Memes are the new form of collective storytelling. It is a new form of transmitted oral history; It’s like Greek mythology. It’s the right art for our technology. The rapid and obsessive repetition of these images before our eyes has the power and ability to change culture, politics, opinions and the way they are expressed. That’s why, as an artist, I can’t help but care about her.
Your music has always been political and politicized from the start. How important is it to include messages in your work?
It is essential because it is what gives it extra value. That’s why I do it. Sure, pop music is often a no-brainer, a form of escape, but I get bored when you stop there. I prefer multi-layered music.
We are in a historical moment where music no longer has a clear chronology. Every artist’s music is always present, contemporary, and permanently aggregated into digital distributors and their algorithms. But the attitudes, ideas, and political messages embedded in music often evolve, change, and change over time. As an artist, is there anything you said or expressed that you now regret?
When an artist grows, changes, constantly changes and definitely to look back, there is something I no longer believe in, but naturally that is the case. Every human being – if he wants – learns, grows and changes. But I always prefer to say what I think, as I believe, than to remain silent for fear of regretting it later. It is necessary to be honest; Change is part of the journey.
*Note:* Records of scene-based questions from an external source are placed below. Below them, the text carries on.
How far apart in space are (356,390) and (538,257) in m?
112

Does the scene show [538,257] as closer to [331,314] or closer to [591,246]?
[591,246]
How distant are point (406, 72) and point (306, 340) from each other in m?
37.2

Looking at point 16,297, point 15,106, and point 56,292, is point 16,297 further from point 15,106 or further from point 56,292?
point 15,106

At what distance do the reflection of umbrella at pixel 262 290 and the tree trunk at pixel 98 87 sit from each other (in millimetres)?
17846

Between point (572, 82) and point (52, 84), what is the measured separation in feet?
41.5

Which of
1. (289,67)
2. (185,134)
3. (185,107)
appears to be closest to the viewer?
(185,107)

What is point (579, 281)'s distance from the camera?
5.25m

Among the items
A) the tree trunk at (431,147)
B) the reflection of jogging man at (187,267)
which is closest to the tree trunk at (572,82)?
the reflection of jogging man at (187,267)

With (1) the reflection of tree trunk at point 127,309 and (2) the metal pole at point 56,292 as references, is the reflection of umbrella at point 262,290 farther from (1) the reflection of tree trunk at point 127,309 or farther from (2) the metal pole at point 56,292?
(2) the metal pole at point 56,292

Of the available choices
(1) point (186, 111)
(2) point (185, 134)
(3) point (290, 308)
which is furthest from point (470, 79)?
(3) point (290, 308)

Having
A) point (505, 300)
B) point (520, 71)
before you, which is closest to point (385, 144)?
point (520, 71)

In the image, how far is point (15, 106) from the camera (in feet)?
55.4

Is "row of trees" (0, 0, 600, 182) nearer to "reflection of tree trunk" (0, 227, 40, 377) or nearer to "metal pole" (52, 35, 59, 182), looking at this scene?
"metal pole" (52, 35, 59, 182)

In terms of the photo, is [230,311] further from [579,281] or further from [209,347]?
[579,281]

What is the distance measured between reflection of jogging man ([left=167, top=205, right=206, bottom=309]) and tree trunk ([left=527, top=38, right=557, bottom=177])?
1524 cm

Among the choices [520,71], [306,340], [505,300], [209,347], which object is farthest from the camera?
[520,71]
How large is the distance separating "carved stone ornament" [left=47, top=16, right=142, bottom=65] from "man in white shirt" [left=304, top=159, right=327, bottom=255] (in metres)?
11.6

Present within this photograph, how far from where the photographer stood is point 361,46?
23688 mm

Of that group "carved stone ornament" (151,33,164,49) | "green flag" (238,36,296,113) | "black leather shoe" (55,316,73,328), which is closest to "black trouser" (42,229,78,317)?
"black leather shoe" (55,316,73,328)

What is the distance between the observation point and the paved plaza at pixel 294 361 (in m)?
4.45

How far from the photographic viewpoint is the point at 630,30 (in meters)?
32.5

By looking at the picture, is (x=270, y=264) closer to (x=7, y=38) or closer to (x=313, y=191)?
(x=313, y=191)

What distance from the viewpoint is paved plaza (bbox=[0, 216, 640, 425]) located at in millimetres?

Have you ever dreaded all of this?
Yes sure. It is normal to feel insecure and afraid of misunderstanding.
You work a lot with the body, with the aesthetics, with custom stories and characters. How has the field of music helped you identify yourself?
The music industry gave me the opportunity to explore different characters, to experiment with different storytelling. When I make music I always think of the body language that follows the song. For me, body language is related to identity. Making music allowed me to investigate who I was, and to understand who I was.
You are definitely a role model for the many young people who have finally had the opportunity to have a wide variety of identities being inspired in order to understand each other. When you were younger, who was your reference?
My dad made me fall in love with his legends, bright rock stars like Alice Cooper and David Bowie. You know, artists are bigger than life.
Being in the crowd at one of your concerts is great, people of all identities and genders are completely free to express themselves in a safe place. What is your relationship with your audience?
There is a reciprocal exchange between me and this wonderful community of people that I have had the pleasure of communicating with in recent years. I think we inspire each other, just look at the clothes you see in my concert, they are always more beautiful than mine.
I think there is a ferocious counterpart to that much love.
I must admit that there is a part of me that is happy with the extreme reactions it provoked because I think they arise when someone is faced with something they do not understand. This means that what you did got under your skin, created a shock, some questions, a confrontation. It is this confrontation that can lead to stepping out of the comfort zone. If I don’t get those reactions, I guess I’m not doing enough to push the boundaries.
You convey a deep love for what you do. What do you love most about this job?
My favorite thing is that music gives you the opportunity to build your own world within it, a world that can transcend the boundaries of reality and can expand and spread through each individual collaboration.